◆ Activity ◆
Extend the article about why looking at cute animals is good for our health, picking up after its last sentence.

◆ Text block ◆
Looking at cute animals is good for our health
At the BBC’s request, science writer and entertainer Simon Watt set out to explore the fascinating biology and psychology behind the effect that looking at cute animals has on our brains. But half an hour of image-searching photos of ducklings, puppies, owlets and sugar gliders, gave him pause for thought: ‘I have fallen down a rabbit hole – a cute ickle bunny wabbit hole. I have looked at so many adorable photos that I am starting to wonder if cats are taking over the internet and I have dissolved into a twee mess, compulsively cooing at my computer screen. I feel like my brain has melted to mush.’ A short period of cold turkey later, Simon’s scientist brain is back on: here’s his report.
I have been here before. A few months back, I became a father. It is easily the best experience of my life and I have found a caring, soft streak within myself that I did not know I had. I look at my son and I instantly want to give him a hug. I think he is amazing.
Objectively, as a biologist, I know the truth is that the human child is rubbish. All human children are: weak, vulnerable, pathetic little creatures. By contrast, a baby giraffe is up and running on its spindly legs in a matter of hours – it is born fit to flee and escape the many predators that are out to get it.
My son is hopeless and, oh my word, how I love him! Compared to other species, human babies are extremely underdeveloped at birth. Some estimate that a pregnant mother would have to carry a baby for 18 to 21 months, instead of the usual nine, for it to have the neurological and cognitive development of a new-born chimpanzee. Our babies are born too early to be independent and so we have evolved as a species to make nurturing them one of our priorities: the human urge to nurture helped our species by ensuring the survival of the vulnerable infant and the passing on of knowledge.

Dataset entries:
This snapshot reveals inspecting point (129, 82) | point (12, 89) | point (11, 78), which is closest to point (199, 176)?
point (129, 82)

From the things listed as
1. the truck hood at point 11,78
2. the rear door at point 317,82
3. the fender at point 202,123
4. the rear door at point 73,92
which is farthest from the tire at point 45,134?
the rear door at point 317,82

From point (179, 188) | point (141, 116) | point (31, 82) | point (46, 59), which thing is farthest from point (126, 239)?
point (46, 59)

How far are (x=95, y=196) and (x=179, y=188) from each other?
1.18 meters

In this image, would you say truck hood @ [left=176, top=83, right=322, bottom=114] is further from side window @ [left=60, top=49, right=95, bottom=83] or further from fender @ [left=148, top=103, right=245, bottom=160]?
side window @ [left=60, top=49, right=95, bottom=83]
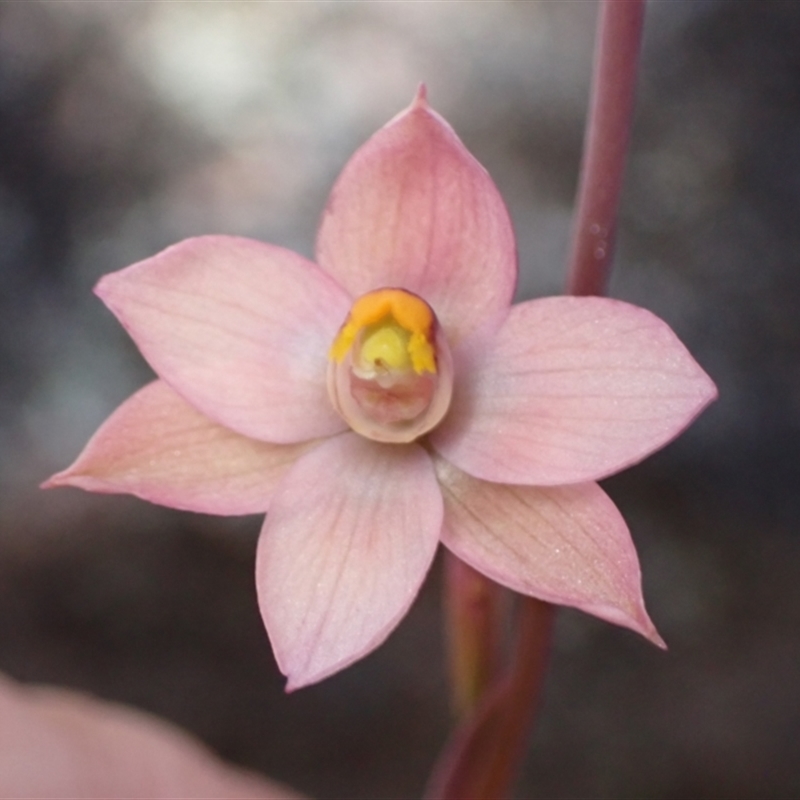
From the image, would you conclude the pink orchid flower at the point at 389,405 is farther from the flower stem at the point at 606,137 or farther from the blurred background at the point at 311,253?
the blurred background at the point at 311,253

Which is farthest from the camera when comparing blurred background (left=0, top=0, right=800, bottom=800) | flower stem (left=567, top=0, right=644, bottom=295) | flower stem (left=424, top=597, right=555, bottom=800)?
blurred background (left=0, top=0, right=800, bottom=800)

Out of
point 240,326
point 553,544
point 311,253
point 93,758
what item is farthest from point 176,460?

◆ Result of the task ◆
Babies have several features which distinguish them from adults: their eyes are proportionately larger, their faces are more rounded, their noses are smaller, and their bodies are comparatively small and podgy. The behavioural biologist Konrad Lorenz was one of the first people to document these differences and named them the ‘baby schema’. It seems that, when we observe these traits, our maternal and paternal instincts are ramped up. Our brains are so attuned towards nurturing that when we see such features anywhere – even on something as dangerous as a baby tiger – there is a part of us which gets ready for a cuddle.
There are many species where these infant-like features are even present in the adult form: for example, slow lorises have huge eyes; sloths seem ready-made for a hug; and the fluffy fur of many species is similar to the soft plumpness of a new-born.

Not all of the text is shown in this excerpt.